Talvez tudo seja uma questão de se enxergar a beleza. Enxergar um sentido, enxergar a verdade. Extrair poesia da vida, saber ouvir a música do silêncio. Apreender vida. Extrair vida da vida. Manuel Bandeira uma vez disse que poesia se faz com pequeninos nadas. Talvez vida se faça assim também, do meu nada. Captar a luz do momento, como fotografá-lo, e entendê-lo mais tarde como sentido. "Tirar uma foto é como reconhecer um evento. Naquele exato momento e numa fração de segundo, você organiza as formas que vê para expressar e dar sentido ao evento. É uma questão de pôr o cérebro, o olho e o coração na mesma linha de visão. É uma forma de viver", disse Henri Cartier-Bresson. Talvez fotografias ensinem mais de vida do que a vida. Organizar e dar sentido, é isso. E de uma explosão de palavras, saber fazer poesia. Explodir em palavras, sensação estranha essa. Estranho ter que contê-la em sintaxe, ter que organizar a explosão. Tirar poesia do silêncio. Bonita essa sensação, a do silêncio. Construir vida, não em silêncio, mas no silêncio. Há mais sentido no calar do que no tentar explicar. “Eu sempre achei que a melhor expressão de intimidade entre duas pessoas é o silêncio sem incômodo”, surgiu no meio de uma conversa com ela. Fez todo o sentido. Organizou a solidão e dela trouxe vida. Fez poesia. Momentos como esse, em que, sentada, eu olho pela janela, através do vidro, olho pra cidade, olho pras luzes, ouço as conversas, a televisão, a música (“New York, New York, I want to wake up in that city...”) e tenho vontade de fotografar minha explosão de sentimentos, são em momentos como esse que a vida aparece. Repito (a vida é feita de repetições), tento conter minha explosão em sintaxe, sem ter que revisar, sem ter que corrigir, só ter que apreciar. No fim, fotografar, escrever, viver, talvez tudo seja uma questão de se enxergar a beleza...  
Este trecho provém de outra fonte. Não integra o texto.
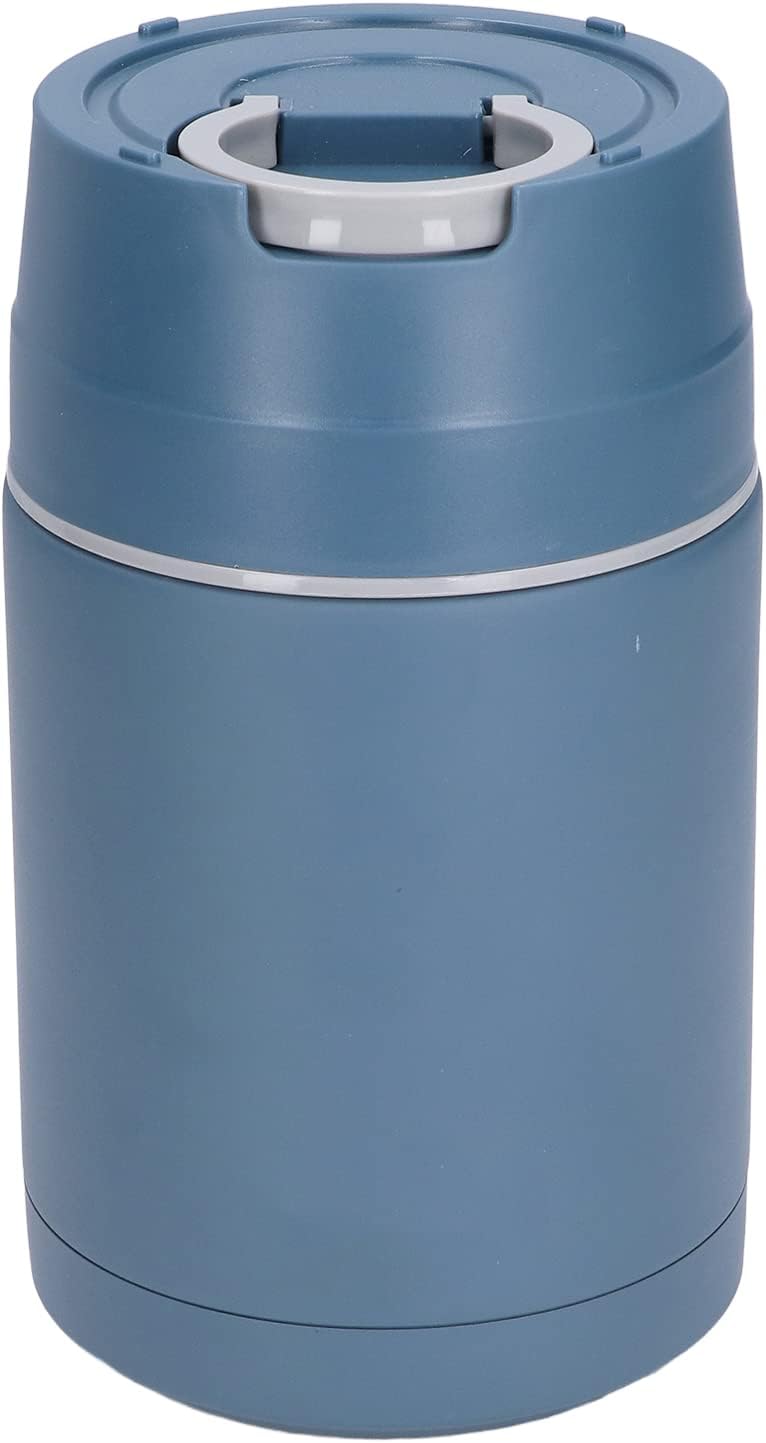 Vacuum Insulated Food Jar, 1000ml Stainless Steel Lunch Container, Blue - Leakproof Design, Folding Spoon Included, Portable for Hot Cold Food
sexta-feira, 13 de maio de 2011

Cruz

Por Karina Lubascher Miragaia

“E o Verbo se fez carne, e habitou entre nós, e vimos a sua glória, como a glória do unigênito do Pai, cheio de graça e de verdade...”.
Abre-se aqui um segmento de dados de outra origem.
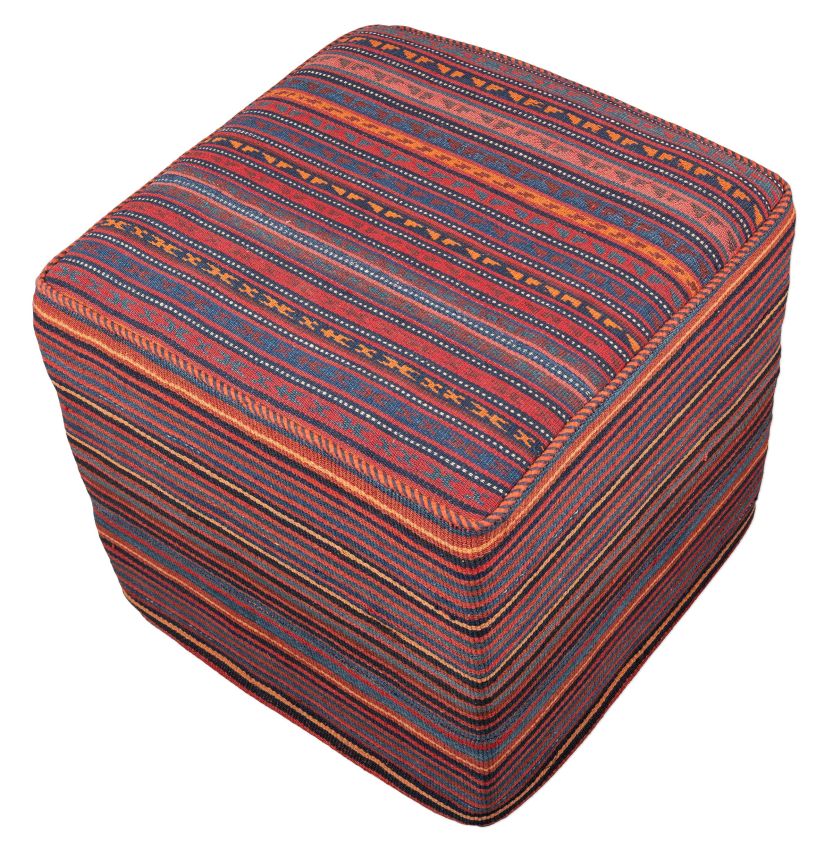 handgewebter Kelim Schahsawan-Sitzwürfel aus Persien Maß 47x47 cm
O ponto que dialoga com o mundo, mas exatamente o ponto em que triunfa. Essa é a beleza. O sentido que se fez carne. Na cruz, se fez o meu sentido. Nela, o vislumbre do meu destino.
Nada me encanta mais. Nada me intriga mais. Na cruz, a identidade no paradoxo. Mais. Na cruz, a permissão do paradoxo. Do meu paradoxo.
“There’s freedom in the power of the cross”, diz a música. É a liberdade que traz consciência. Consciência da insuficiência, da fraqueza, da impossibilidade. E essa é a consciência que liberta.
Na cruz, a manifestação da graça. “Your grace has overwhelmed my brokenness”. A contemplação da graça que trouxe a lágrima e, na lágrima, tudo.
Na cruz, vejo Cristo. Nele, o meu sentido, o meu destino. Na cruz, eu vejo Deus. É o Deus que se fez carne, o Deus que habitou com os imperfeitos. O Deus que morre e, na cruz, liberta.
O desejo de grandeza se esvai, nela. Marcou minha sorte, curou meu coração. A cruz salvou minha alma e isso bastou.
Não me deu explicações, mas me encantou com sua verdade. Verdade é o que ela é. Não a minha, mas a cruz é a verdade que me alcança, me atropela. E ela abriu meus olhos. Me peguei em flagrante. Sondou-me e deixou-me ser eu. Mudou-me. Isso é a verdade. O que me toca é a sua verdade.
"Odeia-se quem não se deixou amar com máscara". A cruz tirou as minhas. Nela, incidi em mim mesmo. Quero então o ódio.
O sangue que na cruz escorreu compadeceu-se da dor que sangrou no meu peito. Aproximou-se. Essa é a identidade. Identidade na ambiguidade, a identidade que não explica. E isso me confortou.
Seu triunfo está na liberdade da consciência. Essa é a esperança. Essa é a glória.
Na cruz, a luta. Minha luta com Deus, minha luta comigo. Saio ferida. Perdendo, venci.
Vencestes sobre o meu mal. Mostrou-o a mim. A cruz salvou-me de mim. Ela me mostrou quem sou e me permitiu ser. Há conforto no paradoxo.
Na cruz, por fim, a aceitação do meu destino: Deus, o meu destino é Deus. O meu destino se fez carne. O meu destino é o Deus da cruz.

“Everything I am for Your Kingdom’s cause as I walk from Earth into Eternity”.